Irish consular staff in Dublin and Paris were manning phone lines for concerned citizens and relatives.
Mr Kenny expressed deepest sympathies and solidarity with French President Francois Hollande and all of France.
"French people have suffered appallingly and have again been the victim of cynical and wanton violence," the Taoiseach said.
"We cannot and will not yield to this malevolence."
Consular staff are monitoring the situation closely, the Government said, and staff are seeking to establish if any victims were Irish.
Foreign Affairs Minister Charlie Flanagan urged Irish tourists in Nice to exercise caution and follow instructions from local authorities.
"I deplore the loss of life, and offer heartfelt condolences to the people of France from the people of Ireland," he said.
"This attack on people as they celebrated Bastille Day with friends and family on a fine summer's evening is particularly horrendous, and my thoughts and sympathies are with the relatives of the dead and injured."
Irish citizens in Nice who need embassy assistance were advised to call 0033 1441 76700.
Concerned relatives in Ireland were asked to contact the Department of Foreign Affairs in Dublin on 00353 1 4082000.
Ireland's ambassador to France Geraldine Byrne Nason said consular staff took a relatively low number of calls overnight in Paris and Dublin.

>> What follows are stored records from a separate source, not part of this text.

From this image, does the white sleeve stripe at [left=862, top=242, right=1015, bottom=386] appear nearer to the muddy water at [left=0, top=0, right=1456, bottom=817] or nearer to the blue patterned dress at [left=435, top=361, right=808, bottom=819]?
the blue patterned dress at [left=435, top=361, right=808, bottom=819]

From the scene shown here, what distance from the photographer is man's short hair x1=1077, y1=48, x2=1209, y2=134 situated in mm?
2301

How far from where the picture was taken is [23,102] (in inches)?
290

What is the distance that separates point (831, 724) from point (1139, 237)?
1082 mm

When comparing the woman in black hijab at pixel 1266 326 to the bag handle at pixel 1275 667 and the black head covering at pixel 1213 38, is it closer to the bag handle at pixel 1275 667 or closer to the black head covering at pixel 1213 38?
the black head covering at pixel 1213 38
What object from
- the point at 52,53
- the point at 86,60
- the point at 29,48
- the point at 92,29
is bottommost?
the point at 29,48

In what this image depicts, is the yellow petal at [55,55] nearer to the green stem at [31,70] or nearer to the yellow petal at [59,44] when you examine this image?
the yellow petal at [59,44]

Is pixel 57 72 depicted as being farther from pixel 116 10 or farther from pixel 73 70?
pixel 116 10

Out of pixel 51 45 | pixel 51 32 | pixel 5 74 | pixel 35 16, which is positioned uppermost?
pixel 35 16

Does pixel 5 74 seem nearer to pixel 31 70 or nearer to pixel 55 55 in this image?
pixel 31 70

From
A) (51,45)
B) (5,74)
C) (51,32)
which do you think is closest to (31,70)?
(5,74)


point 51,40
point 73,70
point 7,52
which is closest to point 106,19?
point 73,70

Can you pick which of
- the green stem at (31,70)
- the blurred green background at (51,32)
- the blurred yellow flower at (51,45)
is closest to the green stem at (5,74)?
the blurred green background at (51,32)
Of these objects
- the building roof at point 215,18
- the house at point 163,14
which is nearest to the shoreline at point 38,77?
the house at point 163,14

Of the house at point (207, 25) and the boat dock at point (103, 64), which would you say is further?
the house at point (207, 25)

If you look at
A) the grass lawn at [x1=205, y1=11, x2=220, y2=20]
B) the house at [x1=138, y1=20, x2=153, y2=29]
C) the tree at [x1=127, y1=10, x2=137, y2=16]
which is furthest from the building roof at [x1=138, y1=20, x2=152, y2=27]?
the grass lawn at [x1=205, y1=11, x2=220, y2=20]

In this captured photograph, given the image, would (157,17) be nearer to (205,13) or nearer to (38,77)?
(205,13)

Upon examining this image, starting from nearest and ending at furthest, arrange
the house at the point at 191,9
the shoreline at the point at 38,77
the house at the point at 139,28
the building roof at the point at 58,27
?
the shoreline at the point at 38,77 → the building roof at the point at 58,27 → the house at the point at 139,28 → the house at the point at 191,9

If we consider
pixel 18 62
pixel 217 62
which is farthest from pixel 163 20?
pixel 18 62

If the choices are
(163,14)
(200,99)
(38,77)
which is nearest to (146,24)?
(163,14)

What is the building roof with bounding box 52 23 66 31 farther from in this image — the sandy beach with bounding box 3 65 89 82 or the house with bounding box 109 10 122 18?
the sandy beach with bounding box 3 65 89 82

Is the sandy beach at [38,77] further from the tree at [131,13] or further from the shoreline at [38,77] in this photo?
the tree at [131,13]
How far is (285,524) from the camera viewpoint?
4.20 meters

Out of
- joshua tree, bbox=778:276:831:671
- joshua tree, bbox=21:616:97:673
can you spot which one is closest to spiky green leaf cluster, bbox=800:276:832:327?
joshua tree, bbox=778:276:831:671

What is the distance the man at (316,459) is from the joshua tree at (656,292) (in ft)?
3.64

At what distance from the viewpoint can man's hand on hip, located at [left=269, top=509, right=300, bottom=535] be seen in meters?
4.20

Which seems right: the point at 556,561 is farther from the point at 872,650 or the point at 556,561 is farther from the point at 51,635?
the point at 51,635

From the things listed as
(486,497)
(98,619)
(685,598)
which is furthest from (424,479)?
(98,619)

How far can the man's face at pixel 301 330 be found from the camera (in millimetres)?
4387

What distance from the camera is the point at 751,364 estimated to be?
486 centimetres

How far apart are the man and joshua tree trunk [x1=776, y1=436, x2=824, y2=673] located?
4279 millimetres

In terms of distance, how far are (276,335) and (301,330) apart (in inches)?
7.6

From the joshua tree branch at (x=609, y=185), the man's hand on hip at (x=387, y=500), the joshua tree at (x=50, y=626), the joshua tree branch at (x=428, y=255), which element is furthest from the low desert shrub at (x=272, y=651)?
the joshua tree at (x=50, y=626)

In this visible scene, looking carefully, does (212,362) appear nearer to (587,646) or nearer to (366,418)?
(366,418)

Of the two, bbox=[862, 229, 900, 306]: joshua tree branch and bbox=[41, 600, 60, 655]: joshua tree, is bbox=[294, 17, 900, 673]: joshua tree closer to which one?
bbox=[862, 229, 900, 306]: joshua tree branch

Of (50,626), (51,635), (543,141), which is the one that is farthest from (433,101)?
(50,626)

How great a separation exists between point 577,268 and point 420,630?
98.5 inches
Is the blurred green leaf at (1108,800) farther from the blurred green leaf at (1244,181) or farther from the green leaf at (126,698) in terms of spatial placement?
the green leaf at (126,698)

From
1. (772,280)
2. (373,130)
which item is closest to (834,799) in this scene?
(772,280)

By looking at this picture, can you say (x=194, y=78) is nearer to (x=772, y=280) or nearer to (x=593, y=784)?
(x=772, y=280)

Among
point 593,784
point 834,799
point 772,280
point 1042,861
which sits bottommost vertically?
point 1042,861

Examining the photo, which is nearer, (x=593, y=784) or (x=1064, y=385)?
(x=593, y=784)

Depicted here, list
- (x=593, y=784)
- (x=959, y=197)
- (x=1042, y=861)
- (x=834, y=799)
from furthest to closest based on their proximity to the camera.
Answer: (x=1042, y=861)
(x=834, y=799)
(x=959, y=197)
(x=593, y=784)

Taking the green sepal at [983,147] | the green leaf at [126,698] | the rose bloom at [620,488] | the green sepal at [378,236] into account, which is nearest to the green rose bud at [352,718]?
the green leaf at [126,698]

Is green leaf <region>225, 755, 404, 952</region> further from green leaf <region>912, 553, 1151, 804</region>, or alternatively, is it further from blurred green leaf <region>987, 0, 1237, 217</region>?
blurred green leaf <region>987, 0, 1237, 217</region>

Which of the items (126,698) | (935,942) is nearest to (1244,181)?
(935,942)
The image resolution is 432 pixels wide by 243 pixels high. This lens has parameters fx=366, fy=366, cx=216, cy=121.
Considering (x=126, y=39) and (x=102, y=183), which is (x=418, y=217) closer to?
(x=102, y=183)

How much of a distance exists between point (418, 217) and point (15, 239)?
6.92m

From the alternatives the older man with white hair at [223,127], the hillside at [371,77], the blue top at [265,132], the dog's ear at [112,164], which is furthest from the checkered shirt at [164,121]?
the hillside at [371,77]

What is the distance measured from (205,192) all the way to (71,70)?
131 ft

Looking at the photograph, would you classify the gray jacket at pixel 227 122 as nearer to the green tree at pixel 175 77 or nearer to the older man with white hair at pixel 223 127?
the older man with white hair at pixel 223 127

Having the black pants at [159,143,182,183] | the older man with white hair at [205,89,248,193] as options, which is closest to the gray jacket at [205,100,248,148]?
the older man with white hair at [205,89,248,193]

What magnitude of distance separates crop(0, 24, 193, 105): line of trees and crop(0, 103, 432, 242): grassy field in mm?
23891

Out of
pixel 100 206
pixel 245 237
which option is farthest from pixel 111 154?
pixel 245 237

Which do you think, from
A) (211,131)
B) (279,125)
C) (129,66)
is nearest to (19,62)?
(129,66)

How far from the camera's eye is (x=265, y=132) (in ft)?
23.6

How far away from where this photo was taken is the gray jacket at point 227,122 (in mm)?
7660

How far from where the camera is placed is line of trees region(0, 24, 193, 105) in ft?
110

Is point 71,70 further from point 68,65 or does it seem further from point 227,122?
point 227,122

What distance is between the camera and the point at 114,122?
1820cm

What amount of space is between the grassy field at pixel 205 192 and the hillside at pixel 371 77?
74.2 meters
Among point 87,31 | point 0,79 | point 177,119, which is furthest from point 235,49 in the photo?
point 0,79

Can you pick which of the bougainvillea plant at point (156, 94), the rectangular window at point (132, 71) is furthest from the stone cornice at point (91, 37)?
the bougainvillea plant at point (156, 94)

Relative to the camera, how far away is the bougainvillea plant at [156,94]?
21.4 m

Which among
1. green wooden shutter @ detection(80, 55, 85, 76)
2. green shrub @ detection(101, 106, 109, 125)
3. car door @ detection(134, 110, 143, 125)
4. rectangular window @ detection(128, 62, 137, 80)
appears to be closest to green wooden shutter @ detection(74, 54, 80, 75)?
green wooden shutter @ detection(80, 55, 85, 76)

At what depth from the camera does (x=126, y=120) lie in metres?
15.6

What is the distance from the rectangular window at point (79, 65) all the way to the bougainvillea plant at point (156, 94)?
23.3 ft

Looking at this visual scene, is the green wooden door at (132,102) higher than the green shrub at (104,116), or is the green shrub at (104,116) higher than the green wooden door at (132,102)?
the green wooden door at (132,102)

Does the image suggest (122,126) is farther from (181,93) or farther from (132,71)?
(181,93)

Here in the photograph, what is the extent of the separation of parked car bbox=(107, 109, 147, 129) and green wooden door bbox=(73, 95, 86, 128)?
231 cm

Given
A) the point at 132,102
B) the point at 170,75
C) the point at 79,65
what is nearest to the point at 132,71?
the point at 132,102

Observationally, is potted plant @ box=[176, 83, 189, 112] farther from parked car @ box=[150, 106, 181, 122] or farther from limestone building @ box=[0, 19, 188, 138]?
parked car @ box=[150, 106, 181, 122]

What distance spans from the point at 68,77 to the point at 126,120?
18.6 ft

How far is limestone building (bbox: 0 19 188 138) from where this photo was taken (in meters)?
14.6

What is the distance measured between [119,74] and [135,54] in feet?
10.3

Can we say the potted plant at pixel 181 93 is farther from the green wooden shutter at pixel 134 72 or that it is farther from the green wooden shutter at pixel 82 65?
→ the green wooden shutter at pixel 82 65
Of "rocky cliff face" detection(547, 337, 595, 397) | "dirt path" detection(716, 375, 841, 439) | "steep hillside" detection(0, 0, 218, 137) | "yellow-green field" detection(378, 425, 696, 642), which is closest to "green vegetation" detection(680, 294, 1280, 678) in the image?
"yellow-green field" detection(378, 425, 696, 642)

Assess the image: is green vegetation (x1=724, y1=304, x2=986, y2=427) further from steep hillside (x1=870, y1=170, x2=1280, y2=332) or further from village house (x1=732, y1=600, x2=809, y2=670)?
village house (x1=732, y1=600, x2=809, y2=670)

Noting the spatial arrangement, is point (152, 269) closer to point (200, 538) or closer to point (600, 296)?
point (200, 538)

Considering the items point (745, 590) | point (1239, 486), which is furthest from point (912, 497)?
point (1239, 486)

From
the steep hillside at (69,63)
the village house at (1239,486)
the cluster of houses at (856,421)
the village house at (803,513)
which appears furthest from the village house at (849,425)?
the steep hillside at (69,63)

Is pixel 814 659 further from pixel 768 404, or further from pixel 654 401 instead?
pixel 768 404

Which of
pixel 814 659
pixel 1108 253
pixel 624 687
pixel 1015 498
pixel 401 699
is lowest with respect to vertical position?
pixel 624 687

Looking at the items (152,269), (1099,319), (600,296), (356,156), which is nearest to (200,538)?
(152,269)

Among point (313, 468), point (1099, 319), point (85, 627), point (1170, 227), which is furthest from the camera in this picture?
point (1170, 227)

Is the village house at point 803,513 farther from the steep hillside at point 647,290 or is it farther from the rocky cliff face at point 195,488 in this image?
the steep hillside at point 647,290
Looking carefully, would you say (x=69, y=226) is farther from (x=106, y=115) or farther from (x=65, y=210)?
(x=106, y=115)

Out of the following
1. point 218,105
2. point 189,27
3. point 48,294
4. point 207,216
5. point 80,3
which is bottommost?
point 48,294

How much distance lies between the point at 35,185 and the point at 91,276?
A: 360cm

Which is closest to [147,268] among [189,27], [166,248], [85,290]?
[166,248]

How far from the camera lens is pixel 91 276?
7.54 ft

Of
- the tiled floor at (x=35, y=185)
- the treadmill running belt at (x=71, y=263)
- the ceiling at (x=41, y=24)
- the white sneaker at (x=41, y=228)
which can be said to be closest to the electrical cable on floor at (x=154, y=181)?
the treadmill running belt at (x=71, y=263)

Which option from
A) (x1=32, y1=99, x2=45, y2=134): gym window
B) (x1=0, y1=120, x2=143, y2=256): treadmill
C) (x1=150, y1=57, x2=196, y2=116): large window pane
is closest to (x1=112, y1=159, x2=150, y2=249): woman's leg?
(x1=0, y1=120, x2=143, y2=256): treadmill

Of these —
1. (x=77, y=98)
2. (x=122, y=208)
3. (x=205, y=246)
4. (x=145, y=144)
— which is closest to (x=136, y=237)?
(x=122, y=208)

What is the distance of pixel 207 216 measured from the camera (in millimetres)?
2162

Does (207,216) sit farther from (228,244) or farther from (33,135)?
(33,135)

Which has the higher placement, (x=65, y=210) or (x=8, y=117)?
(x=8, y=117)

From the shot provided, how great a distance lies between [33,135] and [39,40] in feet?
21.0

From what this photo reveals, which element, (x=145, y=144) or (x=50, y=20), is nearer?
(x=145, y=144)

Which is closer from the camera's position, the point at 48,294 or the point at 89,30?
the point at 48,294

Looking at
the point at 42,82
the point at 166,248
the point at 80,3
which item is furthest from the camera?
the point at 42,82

The situation is being monitored on an early basis, she said, but French authorities have not released details of those caught up in the attacks.
"In such a barbaric and unforeseen attack the information will be slow to come in terms of hard intelligence about those involved in the incident," she told RTE Radio.
Ms Byrne Nason said it is hard to find superlatives now to describe how vulnerable people are.
"Really I think we move beyond anything that we can reasonably articulate as behaviour we can understand. It is utterly barbaric," she said.
Catholic Primate of All Ireland Archbishop Eamon Martin asked for prayers for those killed and injured.
"The horrific scenes on the streets of Nice once more send shock waves into our homes and hearts. How helpless we all are when someone decides to deliberately and indiscriminately target human life," he said.
Micheal Martin, leader of the Fianna Fail party, called for solidarity with the people of France.
"My thoughts and prayers are with the families and friends of the people who were killed last night in Nice. It was a horrendous and callous attack on people's freedom as they celebrated Bastille Day," he said.
President Michael D Higgins spoke to French ambassador to Ireland Jean-Pierre Thebault and asked for messages of sympathy to be passed to President Hollande and the people of France.
"With its appalling loss of life, including children, it will be received with revulsion by all those who value democracy," Mr Higgins said.
"This cowardly attack in a public place on a national day of celebration must be condemned in the strongest terms. We must strengthen our resolve not to let such cold-blooded attacks undermine the way of life in our global community seeking to live in diversity and peace."